Private MRIs Are Moving Us in a Dangerous Direction
Aug 30, 2017
The following piece appeared in the August 30, 2017 edition of the Winnipeg Free Press.
There is an adage: if it sounds too good to be true, then it probably is.
This certainly seems to be the case with Niverville’s recent announcement that the town hopes to partner with a private holding company and build a user-pay MRI clinic in the community.
The investors are billing it as "an innovative community response for the common good." They claim when some of us pay, MRI wait times for everyone will go down. And profits and investment will be kept here in Manitoba, rather than trickling down to North Dakota.
That all sounds wonderful, doesn’t it? But only if you don’t think about it too hard.
Let’s start with claim No. 1: according to the Canadian Foundation of Health Care Improvement, countries with both public and private health-care systems always have the longest wait times. England and New Zealand, for instance, which have both public and user-pay hospitals, have longer wait times in their public systems than medicare systems such as ours.
This backs up evidence found here in Manitoba decades ago. Until 1999, cataract patients could choose to have their surgery at a private clinic by paying a user fee. While the fee was in place, Manitoba researchers found that patients whose surgeons worked in both public and private clinics had to wait 16 weeks longer — 26 weeks versus 10 weeks — than those whose surgeons practised only in the public system.
Turns out this was largely a staffing issue: there were only so many surgeons, and people can’t be two places at once.
The same goes, of course, for Manitoba’s radiation technologists. These highly trained people who run the MRI machines are already in short supply.

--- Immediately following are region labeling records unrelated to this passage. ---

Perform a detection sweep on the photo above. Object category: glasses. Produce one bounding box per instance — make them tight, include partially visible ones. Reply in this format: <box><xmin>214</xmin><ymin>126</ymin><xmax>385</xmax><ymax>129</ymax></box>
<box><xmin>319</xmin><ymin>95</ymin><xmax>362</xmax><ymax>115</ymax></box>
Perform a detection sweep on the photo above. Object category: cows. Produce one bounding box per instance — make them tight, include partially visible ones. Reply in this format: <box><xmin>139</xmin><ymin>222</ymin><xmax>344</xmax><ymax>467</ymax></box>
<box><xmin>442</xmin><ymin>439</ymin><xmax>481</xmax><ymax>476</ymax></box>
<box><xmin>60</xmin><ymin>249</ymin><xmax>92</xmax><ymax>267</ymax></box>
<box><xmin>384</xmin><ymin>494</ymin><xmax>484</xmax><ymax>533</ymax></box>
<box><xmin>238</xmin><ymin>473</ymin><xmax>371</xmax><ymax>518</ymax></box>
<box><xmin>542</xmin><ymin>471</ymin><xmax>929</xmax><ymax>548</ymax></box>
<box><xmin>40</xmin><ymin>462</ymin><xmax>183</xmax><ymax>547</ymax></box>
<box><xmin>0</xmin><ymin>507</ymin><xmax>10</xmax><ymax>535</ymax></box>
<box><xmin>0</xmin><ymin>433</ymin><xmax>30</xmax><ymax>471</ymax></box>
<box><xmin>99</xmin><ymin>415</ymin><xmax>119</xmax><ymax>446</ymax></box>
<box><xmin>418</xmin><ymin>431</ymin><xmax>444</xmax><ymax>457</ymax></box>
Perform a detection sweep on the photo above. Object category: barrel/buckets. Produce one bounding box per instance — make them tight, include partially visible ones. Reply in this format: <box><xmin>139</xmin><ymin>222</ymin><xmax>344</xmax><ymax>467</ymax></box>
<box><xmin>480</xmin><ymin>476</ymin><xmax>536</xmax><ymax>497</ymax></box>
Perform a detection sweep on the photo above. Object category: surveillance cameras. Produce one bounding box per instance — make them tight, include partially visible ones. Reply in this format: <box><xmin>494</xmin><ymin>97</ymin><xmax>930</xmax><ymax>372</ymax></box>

And if demand for privately paid scans is as high as advocates say it is (and the Niverville investors are banking on), then the technologists who perform scans for the private clinic inevitably will have to come from the public system, driving up wait times for the rest of us.
That bring us to their second claim: some people are already paying south of border to jump the queue. Why not keep that money here to make a few Manitobans richer?
The answer is because their profit-driven idea will not only increase diagnostic wait times for average Manitobans, it actually will allow the provincial Tory government to ignore solutions right under its nose.
The Dauphin hospital, for instance, already has completed an addition intended to house the first MRI in Manitoba north of the Trans-Canada Highway.
Staff already have been trained. Rural residents as far as The Pas finally are set to access diagnostic services that don’t require travel two days away from home. All that’s needed is the machine itself, already paid for and sitting in Germany, waiting to be shipped and installed.
In March 2017, however, the whole thing was put on hold by the government, which stated its Wait Time Task Force required at least a year of "further study."
You don’t need to live in Dauphin, or work in the health system, to imagine what this delay is costing Manitobans like you and me, both in dollars and wait times. So why isn’t the Dauphin MRI up and running?
I sure hope it’s not because they’re buying the Niverville investors’ claims — "we can help those with cash get diagnosed first, reward a few savvy business people and save medicare, all at the same time!"
And I sure hope it’s not because they’re considering investing our tax dollars in supporting and sustaining a profit-driven approach to health care that will not even come close to benefiting all Manitobans.
The vast majority of us say medicare — a system in which no matter who you are, or where you live, your access to health care is based on need and not the size of your bank account — is our most cherished public service. Most of us say it’s our most cherished thing about being Canadian. Even with our system’s challenges, it seems watching the United States debate about health care is enough to remind us that what we’ve built is precious, and worth fighting for.
The reality is that what would benefit all of us most right now is embracing solutions that are both ready to roll and addressing wait times within our much-valued universal system, as in Dauphin, or investing in more trained radiation technologists.
Let’s not get sidetracked by investors whose claims are simply too good to be true.